Hello again! It’s time for another blog post. Reaching this great milestone of a second post means two things – I can call myself a blogger without lying (my first step towards fame, I’m certain) and that I have officially stuck to this project for longer than any hobby other than playing videogames. And people say I don’t take things seriously…
In this post, we’re going to talk a little about Deep Learning (DL) and, more specifically, Neural Networks (NNs). I’m aware that last time I promised a more technically focussed post looking at a specific architecture and I did indeed have a post on Siamese Neural Networks (SNNs) mostly written, but it occurred to me that I was glancing over what was actually happening between the nodes. Since the core of this blog is helping those who are interested to understand the nitty gritty details, I decided that we should examine neural networks in a more general context first and move on to some architectural nuances in later posts.
Another reason behind this post is that it’s actually reasonably difficult to find a clear and straightforward description of exactly what’s happening within a neural network. Nick Taylor, a researcher at the Edinburgh Centre for Robotics, recently talked briefly about this during a SICSA AI meet at Stirling University:
“Neural Networks are the focus of much recent work, but are precisely that which results are most difficult to understand and explain.”
This isn’t just a problem for a single PhD student such as myself, but rather an issue which challenges the research community at large. With that in mind, the only way we’re going to get better at dealing with it is by practicing and developing more resources to help ourselves. So without further ado!

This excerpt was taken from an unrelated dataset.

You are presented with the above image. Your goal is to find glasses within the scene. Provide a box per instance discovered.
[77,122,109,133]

… A Quick Introduction to Deep Learning
Deep Learning (DL) is member of a group of machine learning methods which learn the features to extract from input data to develop a new representation of that same data. In many instances, this new representation makes it easier or more efficient to perform traditional machine learning methods such as case-based reasoning and k nearest neighbour [1]. Part of the reasoning behind this is that the newly learned representation is quite flexible, as it is does not suffer from any reliance upon task-specific rules or algorithms which can often cause a lot of trouble if one is using manually-coded features.
Artificial Neural Networks (ANNs) and Deep Neural Networks (DNNs) are particular types of DL algorithm. That said, they are far and away the most popular, and are usually broadly categorised under the singular moniker neural networks, as the difference between them is minor.
What sets neural networks (and DL algorithms in general) apart from other ML techniquesis the belief that a new data representation can be better learned through a ‘deep’ function than a series of shallow functions. Sounds a bit complex? Well, the easiest way to think about this is to think about a computational graph.
Now for those that haven’t come across these before, computational graphs are just a method to visualise functions whose variables rely upon each other. In the simple example above, we can see that c‘s value is reliant upon a and b while e‘s value is reliant upon c and d.
The easiest way to think about a neural network is to consider a special type of computational graph that has two rules – (1) that each node in one layer is connected to every node in the following layer (though this is not true in every architetcure, we can take it as a rough generalisation for the time being) and (2) the output of each node must be differentiable. Rule (2) is very important in modern neural networks, and we’ll explain why in the next bit.
… Training a Neural Network
Neural networks are really a supervised learning method, as their development requires a set of example data, known as the training set, where the desired output is already known. Training a neural network also makes use of a loss function, backpropagation and an optimization algorithm. Now, we’re not going to examine any of these concepts in too much detail here. Each of these three is more than deserving of its own post, and there are various loss functions and optimizers for various situations to boot, but we will set the scene by offering a quick description of each concept.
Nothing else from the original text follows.